Tavis Lochhead, Identity Crisis, 2017, Black Cat Artspace, Toronto
Tavis Lochhead is a Toronto-based visual artist whose recent work is a sort of anthropologic exploration of the digital age. “Identity Crisis” is the artist’s 2017 exhibition that focuses on the human experience in modern digital times; more so, the piece poses questions about how personal identity and representation change when online.

Lochhead explains, “When we pick up our phones or open up our laptops, do we become different people? Is our online presence more important than our offline presence? How much do we do in the real world to reflect how we appear online?”

Tavis Lochhead, Identity Crisis, 2017, Black Cat Artspace, Toronto
IC_8217 (2017, C-Print on Dibond, 45×30″)

The audience, while within the installation, is meant to explore their own relationship with technology by viewing “abstract compositions of well-known people” that the artist then distorted. Lochhead describes, “The results present these figures manipulated in both comic and grotesque fashion to communicate the dramatic change that occurs as we enter or exit the digital space.”


IC_7022 (2017, C-Print on Dibond, 72×48″)

The Chromogenic prints are full color photographic prints mounted on Dibond aluminum composite material. The larger piece measuring 72×48″ entitled IC_7022 is a distortion of a search engine. Lochhead explains, “An image search engine is used with generic queries like ‘famous people’, allowing its algorithm to display the initial results. The subjects are then selected based on scrolling and zooming in and out. The digital tiles of faces are projected from a computer monitor, then reflected off of hand-crumpled chrome polyester, and photographed.”
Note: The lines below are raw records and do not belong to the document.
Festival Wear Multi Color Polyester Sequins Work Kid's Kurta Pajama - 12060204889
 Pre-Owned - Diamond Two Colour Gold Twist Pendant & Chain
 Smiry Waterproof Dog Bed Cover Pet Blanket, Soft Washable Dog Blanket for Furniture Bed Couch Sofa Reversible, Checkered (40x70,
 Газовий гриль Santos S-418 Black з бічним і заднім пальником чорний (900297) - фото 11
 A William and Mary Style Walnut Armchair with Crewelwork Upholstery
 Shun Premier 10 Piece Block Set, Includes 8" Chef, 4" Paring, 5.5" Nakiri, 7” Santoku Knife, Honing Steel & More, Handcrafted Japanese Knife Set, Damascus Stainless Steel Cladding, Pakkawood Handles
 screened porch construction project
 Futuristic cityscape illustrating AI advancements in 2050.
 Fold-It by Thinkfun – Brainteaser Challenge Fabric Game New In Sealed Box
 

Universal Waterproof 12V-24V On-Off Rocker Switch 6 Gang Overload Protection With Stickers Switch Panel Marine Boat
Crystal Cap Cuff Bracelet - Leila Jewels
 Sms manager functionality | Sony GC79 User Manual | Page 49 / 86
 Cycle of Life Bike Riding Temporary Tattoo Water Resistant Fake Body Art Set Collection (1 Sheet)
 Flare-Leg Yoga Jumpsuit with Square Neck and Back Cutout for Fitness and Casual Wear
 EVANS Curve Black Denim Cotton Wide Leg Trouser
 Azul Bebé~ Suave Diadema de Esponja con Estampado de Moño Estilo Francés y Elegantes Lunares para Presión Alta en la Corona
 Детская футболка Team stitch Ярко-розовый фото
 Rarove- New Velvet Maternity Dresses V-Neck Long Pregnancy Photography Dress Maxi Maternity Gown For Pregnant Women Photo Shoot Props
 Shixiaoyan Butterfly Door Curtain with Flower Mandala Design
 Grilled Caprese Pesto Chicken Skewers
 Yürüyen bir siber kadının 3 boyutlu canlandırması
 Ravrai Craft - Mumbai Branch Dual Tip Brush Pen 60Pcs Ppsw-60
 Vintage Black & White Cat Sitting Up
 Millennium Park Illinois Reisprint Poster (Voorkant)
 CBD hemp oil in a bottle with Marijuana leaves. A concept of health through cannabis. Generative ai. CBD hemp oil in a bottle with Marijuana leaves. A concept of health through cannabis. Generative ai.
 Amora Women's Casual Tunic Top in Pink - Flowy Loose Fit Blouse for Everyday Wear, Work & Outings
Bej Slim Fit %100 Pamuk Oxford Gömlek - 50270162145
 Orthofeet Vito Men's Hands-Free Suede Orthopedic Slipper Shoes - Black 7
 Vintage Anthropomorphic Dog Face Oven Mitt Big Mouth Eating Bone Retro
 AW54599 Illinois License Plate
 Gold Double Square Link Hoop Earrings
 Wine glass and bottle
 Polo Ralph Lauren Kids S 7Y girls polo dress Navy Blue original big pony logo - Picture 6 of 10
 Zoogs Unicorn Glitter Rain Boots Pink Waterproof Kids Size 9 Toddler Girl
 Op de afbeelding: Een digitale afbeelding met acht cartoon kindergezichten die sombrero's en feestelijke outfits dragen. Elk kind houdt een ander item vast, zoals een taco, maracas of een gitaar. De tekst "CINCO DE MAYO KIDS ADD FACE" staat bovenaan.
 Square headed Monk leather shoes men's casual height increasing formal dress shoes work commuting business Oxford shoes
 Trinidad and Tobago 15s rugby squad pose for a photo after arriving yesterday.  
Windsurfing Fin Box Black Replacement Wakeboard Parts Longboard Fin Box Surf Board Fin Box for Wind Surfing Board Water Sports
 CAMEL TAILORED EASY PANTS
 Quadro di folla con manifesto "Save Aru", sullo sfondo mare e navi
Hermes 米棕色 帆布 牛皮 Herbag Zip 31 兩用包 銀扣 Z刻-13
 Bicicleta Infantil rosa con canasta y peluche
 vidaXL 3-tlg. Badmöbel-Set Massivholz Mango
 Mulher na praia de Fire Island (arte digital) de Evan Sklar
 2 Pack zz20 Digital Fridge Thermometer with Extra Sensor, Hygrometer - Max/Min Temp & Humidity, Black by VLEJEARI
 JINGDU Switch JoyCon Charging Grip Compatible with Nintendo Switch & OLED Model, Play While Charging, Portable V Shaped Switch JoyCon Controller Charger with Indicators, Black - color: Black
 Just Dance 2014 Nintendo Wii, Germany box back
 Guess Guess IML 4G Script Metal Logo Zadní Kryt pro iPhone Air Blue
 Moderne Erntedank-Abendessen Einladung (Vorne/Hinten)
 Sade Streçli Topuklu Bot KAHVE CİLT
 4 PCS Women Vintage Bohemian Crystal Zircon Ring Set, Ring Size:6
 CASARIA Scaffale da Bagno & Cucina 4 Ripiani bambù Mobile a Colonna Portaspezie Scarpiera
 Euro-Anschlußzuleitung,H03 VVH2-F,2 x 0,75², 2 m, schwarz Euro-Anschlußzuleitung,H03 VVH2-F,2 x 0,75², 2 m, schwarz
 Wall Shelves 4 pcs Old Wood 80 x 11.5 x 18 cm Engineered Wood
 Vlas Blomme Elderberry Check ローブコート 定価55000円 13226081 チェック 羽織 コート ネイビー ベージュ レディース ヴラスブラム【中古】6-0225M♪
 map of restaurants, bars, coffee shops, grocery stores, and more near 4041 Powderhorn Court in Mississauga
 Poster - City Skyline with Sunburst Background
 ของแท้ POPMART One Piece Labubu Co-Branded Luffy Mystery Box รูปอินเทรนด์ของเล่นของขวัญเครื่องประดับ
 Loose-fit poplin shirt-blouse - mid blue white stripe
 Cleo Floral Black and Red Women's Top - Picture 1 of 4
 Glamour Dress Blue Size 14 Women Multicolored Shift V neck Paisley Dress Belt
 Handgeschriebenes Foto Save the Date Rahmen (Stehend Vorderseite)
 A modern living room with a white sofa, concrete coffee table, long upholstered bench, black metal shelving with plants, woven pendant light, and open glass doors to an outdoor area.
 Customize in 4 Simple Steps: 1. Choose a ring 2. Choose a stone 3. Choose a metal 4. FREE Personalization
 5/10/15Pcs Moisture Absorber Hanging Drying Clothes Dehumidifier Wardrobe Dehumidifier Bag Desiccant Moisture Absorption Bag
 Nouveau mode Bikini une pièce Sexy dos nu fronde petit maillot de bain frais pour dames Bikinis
Tavis Lochhead, Identity Crisis, 2017, Black Cat Artspace, Toronto

The installation contained an integrated social media component where a screen showcased a live Instagram post of the show where instantaneous updates were available as well as the ability to view the audience’s responses to the piece and other people online as well. It again puts in to question the importance of any physical, real, intimate interaction. Is it the “in the moment” experience or its digital documentation that has the most importance?